Considered a true masterpiece of Persian traditional residential architecture, it took eighteen years to build using 25 workers, painters and architects.
The House, famous for its atypical shaped wind towers made of stone, brick, sun baked bricks and a composition of clay, straw and mortar, has three entrances and consists of a rectangular beautiful courtyard, delightful plaster and stucco works of fruits and flowers and wall paintings by the royal painter Kamal-ol-Molk and three 40 meter tall wind towers which help to cool the house to unusually cool temperatures.
The entrance to the building is in the form of an octagonal vestibule with multilateral skylights in the ceiling.
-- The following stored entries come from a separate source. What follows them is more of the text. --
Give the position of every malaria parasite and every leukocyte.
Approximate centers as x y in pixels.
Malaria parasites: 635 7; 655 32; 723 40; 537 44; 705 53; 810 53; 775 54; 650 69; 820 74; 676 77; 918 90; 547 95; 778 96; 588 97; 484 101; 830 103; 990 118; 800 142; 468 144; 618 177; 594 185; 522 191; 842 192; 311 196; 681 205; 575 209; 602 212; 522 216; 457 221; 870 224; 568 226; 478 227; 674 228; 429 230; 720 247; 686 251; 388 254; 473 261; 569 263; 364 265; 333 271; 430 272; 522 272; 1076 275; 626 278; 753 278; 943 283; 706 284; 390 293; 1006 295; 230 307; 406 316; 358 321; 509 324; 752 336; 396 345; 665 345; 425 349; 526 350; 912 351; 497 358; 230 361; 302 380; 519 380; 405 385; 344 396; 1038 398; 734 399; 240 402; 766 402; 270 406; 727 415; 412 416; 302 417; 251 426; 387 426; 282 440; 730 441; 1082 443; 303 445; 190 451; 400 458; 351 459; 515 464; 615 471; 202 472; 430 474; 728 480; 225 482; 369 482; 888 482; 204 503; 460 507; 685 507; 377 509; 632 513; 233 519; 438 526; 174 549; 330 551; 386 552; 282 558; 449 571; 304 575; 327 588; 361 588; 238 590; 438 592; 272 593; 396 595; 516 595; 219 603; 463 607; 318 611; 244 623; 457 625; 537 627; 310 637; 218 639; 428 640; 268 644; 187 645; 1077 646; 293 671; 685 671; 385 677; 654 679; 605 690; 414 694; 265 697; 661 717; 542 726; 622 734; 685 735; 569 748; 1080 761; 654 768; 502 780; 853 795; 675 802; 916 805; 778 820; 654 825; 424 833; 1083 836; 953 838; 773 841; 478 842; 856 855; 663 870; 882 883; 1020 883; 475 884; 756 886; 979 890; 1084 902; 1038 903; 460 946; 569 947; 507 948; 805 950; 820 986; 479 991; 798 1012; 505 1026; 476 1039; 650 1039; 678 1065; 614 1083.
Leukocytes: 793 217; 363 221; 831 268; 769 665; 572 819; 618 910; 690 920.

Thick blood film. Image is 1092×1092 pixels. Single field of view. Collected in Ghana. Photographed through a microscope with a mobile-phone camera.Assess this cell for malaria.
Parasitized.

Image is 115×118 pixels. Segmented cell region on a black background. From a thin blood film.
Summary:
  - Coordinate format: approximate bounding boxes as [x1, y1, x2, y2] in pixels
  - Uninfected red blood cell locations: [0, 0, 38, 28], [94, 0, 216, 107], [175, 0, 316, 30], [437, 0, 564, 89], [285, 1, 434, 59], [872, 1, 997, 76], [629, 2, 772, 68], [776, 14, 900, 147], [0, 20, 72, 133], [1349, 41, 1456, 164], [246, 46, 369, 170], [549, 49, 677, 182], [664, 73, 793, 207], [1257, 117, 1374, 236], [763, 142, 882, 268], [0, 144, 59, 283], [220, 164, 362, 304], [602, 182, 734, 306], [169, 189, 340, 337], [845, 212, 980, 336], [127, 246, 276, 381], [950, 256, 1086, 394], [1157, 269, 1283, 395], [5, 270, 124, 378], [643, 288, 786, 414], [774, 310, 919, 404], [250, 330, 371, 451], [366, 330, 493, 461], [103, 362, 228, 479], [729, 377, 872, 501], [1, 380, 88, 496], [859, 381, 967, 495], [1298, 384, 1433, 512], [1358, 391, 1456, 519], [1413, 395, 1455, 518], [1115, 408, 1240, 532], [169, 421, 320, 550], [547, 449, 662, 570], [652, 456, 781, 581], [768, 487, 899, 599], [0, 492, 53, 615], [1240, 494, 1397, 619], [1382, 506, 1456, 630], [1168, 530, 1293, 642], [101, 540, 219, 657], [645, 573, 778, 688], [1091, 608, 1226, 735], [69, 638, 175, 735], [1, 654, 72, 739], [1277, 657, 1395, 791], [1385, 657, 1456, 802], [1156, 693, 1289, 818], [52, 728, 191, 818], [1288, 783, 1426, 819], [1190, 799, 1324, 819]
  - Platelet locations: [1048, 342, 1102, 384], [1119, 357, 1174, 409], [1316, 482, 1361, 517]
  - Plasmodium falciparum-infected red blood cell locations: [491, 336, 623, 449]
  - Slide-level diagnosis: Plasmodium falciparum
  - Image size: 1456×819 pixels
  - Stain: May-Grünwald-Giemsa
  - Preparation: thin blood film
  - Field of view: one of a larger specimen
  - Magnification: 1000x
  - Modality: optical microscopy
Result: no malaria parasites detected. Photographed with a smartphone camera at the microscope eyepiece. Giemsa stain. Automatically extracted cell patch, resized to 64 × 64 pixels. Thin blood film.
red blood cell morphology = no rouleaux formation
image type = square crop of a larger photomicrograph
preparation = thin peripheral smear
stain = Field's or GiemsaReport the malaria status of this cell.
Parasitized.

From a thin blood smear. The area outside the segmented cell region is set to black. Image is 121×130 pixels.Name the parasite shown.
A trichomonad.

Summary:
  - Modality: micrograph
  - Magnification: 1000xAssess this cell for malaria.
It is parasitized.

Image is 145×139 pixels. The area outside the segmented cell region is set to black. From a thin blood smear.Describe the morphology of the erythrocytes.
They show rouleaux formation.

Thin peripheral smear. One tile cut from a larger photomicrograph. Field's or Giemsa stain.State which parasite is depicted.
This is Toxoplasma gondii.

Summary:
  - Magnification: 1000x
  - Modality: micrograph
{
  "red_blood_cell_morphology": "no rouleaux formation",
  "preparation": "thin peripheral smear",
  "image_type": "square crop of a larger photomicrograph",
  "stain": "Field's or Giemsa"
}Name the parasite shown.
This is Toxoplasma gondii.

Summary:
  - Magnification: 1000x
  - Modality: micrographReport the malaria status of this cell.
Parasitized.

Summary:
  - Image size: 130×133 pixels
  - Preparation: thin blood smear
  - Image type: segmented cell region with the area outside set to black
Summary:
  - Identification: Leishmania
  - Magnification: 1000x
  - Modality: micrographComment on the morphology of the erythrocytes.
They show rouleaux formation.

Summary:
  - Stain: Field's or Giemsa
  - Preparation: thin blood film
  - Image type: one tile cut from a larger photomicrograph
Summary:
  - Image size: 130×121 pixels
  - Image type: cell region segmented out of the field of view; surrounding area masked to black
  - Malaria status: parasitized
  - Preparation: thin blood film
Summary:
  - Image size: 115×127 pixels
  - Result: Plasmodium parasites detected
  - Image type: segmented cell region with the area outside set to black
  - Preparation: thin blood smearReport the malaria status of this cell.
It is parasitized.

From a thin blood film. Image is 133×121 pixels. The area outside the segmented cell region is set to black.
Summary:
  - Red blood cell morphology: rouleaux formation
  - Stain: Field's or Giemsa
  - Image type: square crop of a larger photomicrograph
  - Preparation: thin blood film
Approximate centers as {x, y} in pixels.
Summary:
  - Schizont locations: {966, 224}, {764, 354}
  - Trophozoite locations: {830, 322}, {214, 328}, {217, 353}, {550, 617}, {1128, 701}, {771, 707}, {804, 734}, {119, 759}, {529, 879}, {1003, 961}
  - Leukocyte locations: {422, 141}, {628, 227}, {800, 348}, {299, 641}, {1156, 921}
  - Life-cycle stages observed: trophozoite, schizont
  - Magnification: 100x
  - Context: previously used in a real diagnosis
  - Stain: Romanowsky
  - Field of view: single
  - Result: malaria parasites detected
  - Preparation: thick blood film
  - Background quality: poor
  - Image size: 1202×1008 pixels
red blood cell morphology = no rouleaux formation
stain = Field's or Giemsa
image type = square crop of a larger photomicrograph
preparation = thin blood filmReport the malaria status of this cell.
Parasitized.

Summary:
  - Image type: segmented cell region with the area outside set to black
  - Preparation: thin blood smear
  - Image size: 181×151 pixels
Near the entrance is a five-door chamber with intricate plasterwork. Following a narrow corridor, a vast rectangular courtyard opens up. The courtyard has a pool and is flanked by trees and flowerbeds. Also in the vicinity of the corridor is a reception area sandwiched in between two rooms. Due to the high amount of sunlight these two rooms receive, they were mostly utilized during the winter months.
In the east and northeast area of the property lie the kitchen, rooms and stairways to the basement. The wind towers allowed for the basements to consistently benefit from a flow of cool air. On the southern side is a large covered hall adorned with many reliefs, artistic carvings and meshed windows which was the main area for various celebrations. It consists of a raised platform on its far side and would normally be reserved for the more important guests.